Cargo Container Shortages Raise PricesBy Jorge Ramos Zwanziger | Wed, 02/03/2021 - 18:37
Mexico-Asia maritime freight suffered significant variations throughout 2020. However, ever since September, shipments began registering figures over US$4,082 per 40ft equivalent unit (FEU), 186 percent higher than in the previous month when the price was around US$1,423. In December, prices reached US$6,014, reports T21. The price increase was felt not only in Mexico but globally. FEU prices from China to Europe are now twice from what they were a year ago, reports the Colombian Federation of Logistics Agents in International Commerce (FITAC). During the first fifteen days of December, the international market began trading above US$5,300 to levels of US$6,200 per FEU, reports T21.

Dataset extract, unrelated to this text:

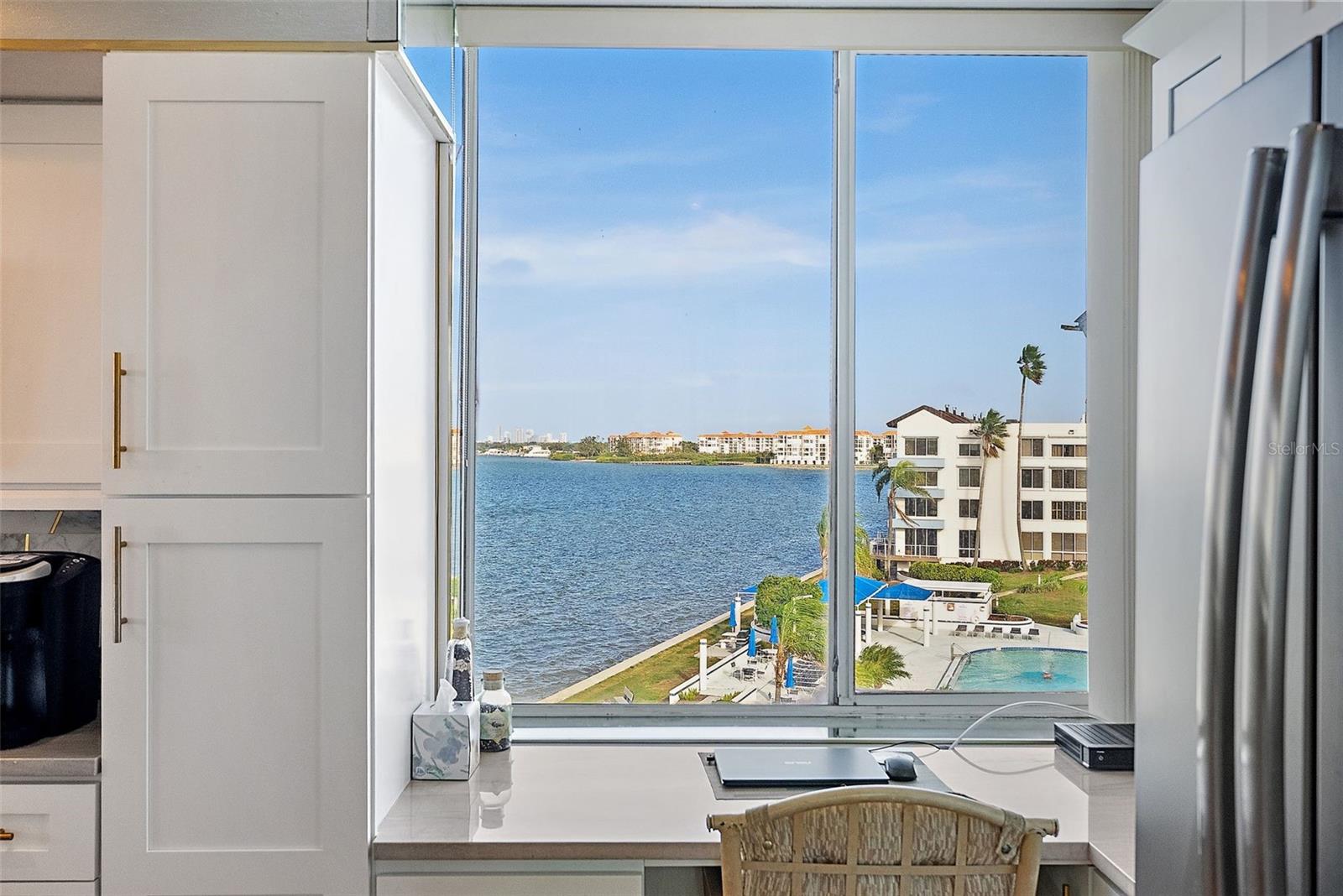 ISLA KEY CONDO - Residential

Why Have Cargo Prices Increased?
In March 2020, when the world was forced into confinement by the spread of COVID-19, the global economy had to take a big breath. In terms of international trade, the sanitary measures countries implemented had different consequences in international logistics due to a reduction in the number of port workers, the closure of logistics agencies and the reduction of ships available, explains FITAC in a report.
However, in the case of China, the pause was not very long, as factories resumed activities shortly after. The country became the largest supplier of medical equipment. Between March and May 2020, China exported approximately 70.6 billion medical masks, reports FITAC. The problem, the federation explains, is that the international logistics supply chain did not have the capacity to keep up with China’s rhythm.
Shipping limitations and the decrease in exports from the US to China also contributed to a rise in prices. During the first nine months of 2020, container traffic from the US to China decreased by 14 percent, while container traffic from China to the US increased by 12 percent, reports FITAC.
Sustained shortages led dry cargo prices to reach an all-time high of US$6,568 per FEU, reports T21. The Shanghai Containerized Freight Index (SCFI) ended 2020 trading at US$1,658.58 per container, which is a 60 percent increase over the previous year, reported T21. FITAC argues that researchers believe the problem can be solved between February and March 2021, depending on how vaccination goes and the different measures governments implement in the midst of the pandemic.